» **Activity**
According to the review of The X-Files episode, who share the teleplay credit for Followers?

___ Extracted text

The X-Files
11.7: Rm9sbG93ZXJz
(Followers)
(SPOILERS) A cautionary what
if? (or what when?) on our rampant
reliance on, and insatiable uptake of, technology, Followers (I’m not quoting all that code every time) ploughs a path
of the techno-tomorrow (or tonight) that has met with mixed results in the past
(anyone remember First Person Shooter,
Gibson be praised?), but here mostly manages to sustain itself despite the
slender premise. It’s a quirky episode, bigger on offbeat atmosphere than
outright laughs, and works the better for it.
The impression of yet more new blood in the show’s creative
department is offset somewhat by the realisation that not only did director
Glen Morgan come up with the story, but his wife Kristen Cloke (who appeared in
The Field Where I Died, as well as being
a regular on Morgan shows Space: Above
and Beyond and Millennium and
appearing in his movies Final Destination,
Black Christmas and Willard) and former assistant Shannon
Hamblin garner the teleplay credit; as with Kitten,
it seems no one’s coming to The X-Files entirely
fresh. Although, season cinematographer Craig Wrobleski, who recently worked on
such estimable fare as Legion and Fargo, particularly scores with the look
of this one, set in a no-man’s land of not-quite-now, with its entirely
automated restaurants, cars and Proteus-eque AI houses; it’s just around the
corner enough to be resonant.
Followers is
making obvious points, no doubt, but seems moderately less
old-man-waving-his-finger than recent episodes weighing in on the state of the
crumbling States. As such, it’s one of the few of the last dozen and a half
that feel fresh and relevant, rather than having a foot stranded stylistically in
the previous century. The near-silent interplay of Mulder and Scully, devoted
to their screens, is a nice touch, even more so the instinctive reversion to
that condition even after a night of mild trauma, before the good sense of
human company gets the better of them.

______
___ Source material

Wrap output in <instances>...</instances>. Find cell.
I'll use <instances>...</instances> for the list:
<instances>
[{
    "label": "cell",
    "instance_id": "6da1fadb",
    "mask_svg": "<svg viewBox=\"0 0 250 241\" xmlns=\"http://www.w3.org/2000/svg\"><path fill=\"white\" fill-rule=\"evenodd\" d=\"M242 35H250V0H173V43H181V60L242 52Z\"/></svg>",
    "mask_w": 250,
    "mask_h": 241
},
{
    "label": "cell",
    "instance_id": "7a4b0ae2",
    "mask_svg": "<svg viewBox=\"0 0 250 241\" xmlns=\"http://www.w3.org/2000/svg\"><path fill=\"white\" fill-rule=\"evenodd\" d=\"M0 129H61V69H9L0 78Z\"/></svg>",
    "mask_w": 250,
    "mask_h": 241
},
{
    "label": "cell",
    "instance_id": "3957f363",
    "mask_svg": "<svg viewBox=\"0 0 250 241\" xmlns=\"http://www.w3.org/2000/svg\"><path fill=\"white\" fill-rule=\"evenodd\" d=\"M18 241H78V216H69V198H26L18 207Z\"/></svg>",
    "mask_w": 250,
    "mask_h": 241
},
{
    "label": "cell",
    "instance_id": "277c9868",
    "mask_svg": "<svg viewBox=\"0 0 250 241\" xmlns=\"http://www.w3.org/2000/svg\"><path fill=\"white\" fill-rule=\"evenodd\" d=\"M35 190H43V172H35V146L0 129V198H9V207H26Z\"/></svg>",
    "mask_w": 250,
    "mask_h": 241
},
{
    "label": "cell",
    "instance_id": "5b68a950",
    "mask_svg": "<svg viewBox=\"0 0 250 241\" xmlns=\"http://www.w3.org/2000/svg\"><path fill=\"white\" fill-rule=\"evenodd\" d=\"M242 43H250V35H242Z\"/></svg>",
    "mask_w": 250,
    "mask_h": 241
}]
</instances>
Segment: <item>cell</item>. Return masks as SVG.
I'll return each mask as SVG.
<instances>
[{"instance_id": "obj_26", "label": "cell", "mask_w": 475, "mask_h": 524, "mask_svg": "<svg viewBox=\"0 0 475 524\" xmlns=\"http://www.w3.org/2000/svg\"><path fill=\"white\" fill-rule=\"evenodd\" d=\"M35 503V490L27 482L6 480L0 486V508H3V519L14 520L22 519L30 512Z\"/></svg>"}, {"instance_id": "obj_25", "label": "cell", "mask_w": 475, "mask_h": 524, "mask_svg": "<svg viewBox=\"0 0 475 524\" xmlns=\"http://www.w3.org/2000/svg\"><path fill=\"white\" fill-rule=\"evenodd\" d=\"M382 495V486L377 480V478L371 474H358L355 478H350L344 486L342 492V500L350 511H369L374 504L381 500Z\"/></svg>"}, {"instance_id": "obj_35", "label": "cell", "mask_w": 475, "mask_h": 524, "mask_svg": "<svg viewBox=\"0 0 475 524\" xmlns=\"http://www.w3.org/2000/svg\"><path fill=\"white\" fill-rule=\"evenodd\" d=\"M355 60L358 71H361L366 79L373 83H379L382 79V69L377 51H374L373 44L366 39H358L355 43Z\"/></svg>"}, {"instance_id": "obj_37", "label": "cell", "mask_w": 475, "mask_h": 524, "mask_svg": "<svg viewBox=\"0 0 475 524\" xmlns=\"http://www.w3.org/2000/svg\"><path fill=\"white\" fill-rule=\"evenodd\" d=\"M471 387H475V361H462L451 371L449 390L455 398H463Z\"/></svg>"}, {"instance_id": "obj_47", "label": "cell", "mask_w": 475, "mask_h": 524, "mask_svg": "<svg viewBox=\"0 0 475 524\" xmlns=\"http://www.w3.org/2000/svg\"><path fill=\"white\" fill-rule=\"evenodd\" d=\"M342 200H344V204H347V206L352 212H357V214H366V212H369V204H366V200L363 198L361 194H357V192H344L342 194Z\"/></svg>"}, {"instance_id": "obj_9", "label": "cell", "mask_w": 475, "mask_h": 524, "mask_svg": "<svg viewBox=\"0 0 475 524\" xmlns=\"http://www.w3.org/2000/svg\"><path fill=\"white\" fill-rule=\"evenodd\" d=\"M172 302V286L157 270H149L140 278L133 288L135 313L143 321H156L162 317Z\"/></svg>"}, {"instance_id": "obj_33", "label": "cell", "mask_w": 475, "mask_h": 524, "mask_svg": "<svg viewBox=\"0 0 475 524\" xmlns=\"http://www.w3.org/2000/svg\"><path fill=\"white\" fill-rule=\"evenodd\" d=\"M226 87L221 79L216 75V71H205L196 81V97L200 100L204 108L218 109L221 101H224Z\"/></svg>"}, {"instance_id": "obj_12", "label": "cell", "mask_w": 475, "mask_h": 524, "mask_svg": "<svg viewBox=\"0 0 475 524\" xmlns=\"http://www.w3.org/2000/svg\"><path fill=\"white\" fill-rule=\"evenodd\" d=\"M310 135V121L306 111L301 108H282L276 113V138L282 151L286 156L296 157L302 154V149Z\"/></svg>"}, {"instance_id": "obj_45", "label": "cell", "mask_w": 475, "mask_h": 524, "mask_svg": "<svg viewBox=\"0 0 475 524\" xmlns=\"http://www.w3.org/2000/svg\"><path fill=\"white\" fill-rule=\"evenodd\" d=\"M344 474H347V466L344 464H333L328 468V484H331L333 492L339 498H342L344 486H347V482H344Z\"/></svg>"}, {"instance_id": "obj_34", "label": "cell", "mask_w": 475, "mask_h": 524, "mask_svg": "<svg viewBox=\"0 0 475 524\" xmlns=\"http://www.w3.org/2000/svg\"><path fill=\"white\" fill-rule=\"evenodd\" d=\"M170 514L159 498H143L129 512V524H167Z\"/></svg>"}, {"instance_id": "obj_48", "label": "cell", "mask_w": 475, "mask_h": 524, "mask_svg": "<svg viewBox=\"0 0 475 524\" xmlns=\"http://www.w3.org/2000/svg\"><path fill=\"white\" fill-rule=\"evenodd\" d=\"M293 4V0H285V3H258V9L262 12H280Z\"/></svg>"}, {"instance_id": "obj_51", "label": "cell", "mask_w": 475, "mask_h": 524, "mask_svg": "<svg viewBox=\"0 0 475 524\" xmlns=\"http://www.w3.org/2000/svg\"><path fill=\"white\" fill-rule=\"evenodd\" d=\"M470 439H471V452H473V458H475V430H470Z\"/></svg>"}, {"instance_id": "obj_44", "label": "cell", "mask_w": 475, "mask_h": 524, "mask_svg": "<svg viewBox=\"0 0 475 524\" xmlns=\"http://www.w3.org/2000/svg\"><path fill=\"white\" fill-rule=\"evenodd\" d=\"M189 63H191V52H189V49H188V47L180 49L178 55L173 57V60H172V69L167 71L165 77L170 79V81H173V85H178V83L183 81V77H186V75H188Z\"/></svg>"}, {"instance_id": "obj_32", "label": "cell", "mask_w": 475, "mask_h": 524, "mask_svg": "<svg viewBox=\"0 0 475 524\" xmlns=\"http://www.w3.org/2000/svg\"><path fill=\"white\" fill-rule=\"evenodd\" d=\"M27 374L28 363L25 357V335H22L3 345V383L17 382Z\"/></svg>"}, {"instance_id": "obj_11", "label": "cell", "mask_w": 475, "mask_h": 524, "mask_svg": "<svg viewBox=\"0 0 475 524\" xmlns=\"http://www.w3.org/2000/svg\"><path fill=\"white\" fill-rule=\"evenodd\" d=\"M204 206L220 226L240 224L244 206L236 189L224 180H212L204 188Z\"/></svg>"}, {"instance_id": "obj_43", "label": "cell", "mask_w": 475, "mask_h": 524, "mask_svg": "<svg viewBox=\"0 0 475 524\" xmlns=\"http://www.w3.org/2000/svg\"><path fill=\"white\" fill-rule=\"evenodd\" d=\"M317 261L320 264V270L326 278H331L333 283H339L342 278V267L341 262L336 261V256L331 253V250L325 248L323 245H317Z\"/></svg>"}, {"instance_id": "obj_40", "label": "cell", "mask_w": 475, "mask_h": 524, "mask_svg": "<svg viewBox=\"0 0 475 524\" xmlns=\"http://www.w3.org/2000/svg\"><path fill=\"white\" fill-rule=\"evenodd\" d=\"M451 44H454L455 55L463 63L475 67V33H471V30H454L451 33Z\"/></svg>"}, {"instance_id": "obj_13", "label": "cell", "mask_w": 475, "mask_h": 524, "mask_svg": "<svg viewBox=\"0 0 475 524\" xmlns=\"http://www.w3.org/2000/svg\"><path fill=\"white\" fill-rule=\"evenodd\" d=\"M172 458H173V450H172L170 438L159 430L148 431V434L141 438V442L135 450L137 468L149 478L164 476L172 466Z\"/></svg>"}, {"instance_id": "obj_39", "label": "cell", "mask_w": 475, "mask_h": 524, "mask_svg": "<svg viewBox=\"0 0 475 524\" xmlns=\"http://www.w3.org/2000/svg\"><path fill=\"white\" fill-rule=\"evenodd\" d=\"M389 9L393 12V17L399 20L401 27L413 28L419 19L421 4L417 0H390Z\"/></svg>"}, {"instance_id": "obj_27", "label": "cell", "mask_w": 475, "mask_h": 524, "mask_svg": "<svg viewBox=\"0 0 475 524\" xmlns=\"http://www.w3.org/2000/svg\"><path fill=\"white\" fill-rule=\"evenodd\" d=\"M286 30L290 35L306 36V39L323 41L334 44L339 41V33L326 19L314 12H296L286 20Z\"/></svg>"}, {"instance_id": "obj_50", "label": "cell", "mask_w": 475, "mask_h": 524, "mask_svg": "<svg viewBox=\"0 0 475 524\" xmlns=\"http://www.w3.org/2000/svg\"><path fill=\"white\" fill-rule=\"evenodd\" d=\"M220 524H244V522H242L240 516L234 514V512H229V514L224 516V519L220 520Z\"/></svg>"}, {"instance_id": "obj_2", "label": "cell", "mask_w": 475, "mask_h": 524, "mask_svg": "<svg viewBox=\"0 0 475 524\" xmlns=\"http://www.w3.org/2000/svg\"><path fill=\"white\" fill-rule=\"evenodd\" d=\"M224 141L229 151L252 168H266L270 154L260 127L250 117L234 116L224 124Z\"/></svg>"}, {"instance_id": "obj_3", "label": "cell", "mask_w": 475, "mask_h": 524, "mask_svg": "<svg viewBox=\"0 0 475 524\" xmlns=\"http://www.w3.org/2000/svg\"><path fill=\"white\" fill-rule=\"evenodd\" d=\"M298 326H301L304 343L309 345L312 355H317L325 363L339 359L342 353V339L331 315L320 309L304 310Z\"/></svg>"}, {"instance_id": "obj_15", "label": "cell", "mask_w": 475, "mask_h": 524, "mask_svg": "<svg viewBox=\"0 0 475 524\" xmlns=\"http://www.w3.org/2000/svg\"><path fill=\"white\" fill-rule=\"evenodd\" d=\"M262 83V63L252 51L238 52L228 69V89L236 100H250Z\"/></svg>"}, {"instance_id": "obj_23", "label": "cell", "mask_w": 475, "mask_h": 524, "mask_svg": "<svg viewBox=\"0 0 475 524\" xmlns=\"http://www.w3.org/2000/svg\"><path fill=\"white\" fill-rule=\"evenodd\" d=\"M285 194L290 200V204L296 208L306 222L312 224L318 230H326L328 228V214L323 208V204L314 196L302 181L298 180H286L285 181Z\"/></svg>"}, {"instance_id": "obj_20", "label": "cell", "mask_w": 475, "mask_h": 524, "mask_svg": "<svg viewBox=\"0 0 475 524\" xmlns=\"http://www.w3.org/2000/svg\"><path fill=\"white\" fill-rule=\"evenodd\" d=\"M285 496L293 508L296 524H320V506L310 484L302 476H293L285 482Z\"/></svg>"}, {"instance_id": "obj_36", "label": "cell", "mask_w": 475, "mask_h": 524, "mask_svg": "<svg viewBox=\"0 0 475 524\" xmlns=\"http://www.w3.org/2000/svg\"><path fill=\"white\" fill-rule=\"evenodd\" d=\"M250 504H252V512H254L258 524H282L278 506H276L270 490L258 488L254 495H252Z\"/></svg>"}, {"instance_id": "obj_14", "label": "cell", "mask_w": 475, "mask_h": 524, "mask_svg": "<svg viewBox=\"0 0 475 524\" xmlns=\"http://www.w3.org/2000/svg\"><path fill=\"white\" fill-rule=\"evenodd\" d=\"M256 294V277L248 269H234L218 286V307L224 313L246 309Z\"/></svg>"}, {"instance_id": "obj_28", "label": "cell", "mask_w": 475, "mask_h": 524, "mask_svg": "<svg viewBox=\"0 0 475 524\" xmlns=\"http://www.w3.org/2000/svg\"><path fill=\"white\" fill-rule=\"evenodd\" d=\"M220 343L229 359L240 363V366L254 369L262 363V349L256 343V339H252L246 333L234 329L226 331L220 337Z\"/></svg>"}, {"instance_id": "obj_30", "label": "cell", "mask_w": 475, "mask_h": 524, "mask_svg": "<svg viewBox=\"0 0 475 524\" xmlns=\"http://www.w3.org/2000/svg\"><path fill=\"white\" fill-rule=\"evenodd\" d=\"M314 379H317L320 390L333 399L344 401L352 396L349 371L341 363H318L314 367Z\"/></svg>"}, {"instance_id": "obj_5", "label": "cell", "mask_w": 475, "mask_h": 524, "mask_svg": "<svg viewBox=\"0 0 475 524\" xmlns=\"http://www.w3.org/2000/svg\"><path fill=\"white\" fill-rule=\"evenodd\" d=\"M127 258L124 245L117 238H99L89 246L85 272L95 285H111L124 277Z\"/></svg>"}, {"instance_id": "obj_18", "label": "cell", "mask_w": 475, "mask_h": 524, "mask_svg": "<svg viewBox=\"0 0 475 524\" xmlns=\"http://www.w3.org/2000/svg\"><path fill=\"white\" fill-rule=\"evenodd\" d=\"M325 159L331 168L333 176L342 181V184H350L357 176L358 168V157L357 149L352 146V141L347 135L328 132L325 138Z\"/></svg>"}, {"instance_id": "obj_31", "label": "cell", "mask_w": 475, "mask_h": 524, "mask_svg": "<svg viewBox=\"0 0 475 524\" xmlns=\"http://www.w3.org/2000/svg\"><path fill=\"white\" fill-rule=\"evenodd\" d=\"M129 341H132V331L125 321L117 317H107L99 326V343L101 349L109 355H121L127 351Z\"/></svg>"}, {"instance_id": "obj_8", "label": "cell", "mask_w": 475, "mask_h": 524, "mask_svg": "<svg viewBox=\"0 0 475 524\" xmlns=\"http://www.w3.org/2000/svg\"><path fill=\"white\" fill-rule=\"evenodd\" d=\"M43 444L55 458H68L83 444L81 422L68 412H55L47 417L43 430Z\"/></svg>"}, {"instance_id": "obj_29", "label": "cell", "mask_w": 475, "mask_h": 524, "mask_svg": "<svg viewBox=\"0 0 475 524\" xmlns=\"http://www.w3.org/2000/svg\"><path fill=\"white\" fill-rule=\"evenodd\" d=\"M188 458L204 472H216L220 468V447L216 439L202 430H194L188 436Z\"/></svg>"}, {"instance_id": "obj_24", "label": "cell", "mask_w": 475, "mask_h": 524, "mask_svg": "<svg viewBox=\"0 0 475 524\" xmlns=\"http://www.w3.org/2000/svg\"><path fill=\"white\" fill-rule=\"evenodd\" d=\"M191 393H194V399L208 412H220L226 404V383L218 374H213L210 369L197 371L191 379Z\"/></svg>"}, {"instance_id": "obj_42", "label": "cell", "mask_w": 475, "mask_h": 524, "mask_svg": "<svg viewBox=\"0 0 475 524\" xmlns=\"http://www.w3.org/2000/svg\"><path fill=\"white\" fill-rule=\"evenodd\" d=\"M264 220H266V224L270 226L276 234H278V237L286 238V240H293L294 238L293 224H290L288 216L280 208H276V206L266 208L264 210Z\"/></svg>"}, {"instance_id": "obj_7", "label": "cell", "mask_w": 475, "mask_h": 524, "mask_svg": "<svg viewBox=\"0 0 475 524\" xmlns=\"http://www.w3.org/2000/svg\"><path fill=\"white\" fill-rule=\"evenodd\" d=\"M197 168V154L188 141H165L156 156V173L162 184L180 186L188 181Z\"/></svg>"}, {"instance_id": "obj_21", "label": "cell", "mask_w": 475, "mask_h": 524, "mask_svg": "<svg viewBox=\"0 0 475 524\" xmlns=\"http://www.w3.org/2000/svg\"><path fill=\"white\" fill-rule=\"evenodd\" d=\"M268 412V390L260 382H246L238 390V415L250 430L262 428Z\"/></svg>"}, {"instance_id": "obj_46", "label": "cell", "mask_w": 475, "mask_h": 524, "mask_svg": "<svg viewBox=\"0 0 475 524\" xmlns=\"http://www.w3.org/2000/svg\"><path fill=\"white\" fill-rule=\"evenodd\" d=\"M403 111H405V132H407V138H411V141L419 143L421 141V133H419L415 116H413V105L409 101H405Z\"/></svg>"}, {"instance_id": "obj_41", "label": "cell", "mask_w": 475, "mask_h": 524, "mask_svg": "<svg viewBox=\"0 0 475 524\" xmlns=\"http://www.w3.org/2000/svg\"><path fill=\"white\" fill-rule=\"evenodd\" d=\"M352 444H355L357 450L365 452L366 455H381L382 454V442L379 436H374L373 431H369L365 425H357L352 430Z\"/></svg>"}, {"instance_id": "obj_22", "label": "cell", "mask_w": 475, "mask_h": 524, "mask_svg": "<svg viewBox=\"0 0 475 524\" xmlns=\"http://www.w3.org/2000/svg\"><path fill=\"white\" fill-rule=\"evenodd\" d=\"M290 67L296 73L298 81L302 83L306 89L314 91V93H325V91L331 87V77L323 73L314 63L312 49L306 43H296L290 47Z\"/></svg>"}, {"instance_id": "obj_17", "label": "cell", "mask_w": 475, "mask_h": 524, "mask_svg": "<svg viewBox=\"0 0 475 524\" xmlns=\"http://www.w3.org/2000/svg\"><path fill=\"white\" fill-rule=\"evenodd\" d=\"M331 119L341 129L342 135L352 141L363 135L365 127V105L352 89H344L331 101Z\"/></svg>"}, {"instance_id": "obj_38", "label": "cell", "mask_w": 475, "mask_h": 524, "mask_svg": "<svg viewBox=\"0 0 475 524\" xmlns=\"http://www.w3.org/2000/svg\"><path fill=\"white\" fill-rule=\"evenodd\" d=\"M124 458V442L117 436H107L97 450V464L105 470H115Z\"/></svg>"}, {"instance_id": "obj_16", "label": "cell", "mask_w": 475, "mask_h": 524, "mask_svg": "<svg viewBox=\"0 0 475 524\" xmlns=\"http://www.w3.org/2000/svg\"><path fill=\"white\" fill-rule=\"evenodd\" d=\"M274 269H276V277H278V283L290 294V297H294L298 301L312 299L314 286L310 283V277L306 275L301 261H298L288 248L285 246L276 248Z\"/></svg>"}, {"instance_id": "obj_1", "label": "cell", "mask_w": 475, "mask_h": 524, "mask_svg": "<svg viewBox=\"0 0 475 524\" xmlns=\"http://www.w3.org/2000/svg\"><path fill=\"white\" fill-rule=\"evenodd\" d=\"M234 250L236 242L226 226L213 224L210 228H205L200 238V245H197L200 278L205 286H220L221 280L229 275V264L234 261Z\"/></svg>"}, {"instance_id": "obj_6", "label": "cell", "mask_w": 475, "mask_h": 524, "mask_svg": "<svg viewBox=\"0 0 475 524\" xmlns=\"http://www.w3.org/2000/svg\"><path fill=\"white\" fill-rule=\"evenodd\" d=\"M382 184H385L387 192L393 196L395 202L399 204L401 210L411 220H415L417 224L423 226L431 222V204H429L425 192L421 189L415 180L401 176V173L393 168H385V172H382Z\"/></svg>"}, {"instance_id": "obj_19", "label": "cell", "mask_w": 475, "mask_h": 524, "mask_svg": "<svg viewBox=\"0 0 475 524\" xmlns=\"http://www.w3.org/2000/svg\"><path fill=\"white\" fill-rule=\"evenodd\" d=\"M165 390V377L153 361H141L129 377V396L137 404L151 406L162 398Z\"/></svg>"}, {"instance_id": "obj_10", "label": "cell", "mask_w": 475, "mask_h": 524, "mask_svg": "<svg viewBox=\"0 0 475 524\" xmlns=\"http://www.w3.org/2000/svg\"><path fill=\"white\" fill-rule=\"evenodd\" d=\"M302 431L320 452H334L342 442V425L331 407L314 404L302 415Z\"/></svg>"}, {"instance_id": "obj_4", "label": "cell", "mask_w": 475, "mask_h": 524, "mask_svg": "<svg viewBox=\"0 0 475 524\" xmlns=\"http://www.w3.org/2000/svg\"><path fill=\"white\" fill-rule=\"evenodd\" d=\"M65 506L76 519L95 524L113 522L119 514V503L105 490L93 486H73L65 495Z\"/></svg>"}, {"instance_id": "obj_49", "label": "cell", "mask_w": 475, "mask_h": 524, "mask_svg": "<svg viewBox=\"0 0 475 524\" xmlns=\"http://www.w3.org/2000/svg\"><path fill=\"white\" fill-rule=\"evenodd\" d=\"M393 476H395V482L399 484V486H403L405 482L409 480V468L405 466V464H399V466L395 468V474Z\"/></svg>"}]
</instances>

______

» **Solution below**
Kristen Cloke and Shannon Hamblin.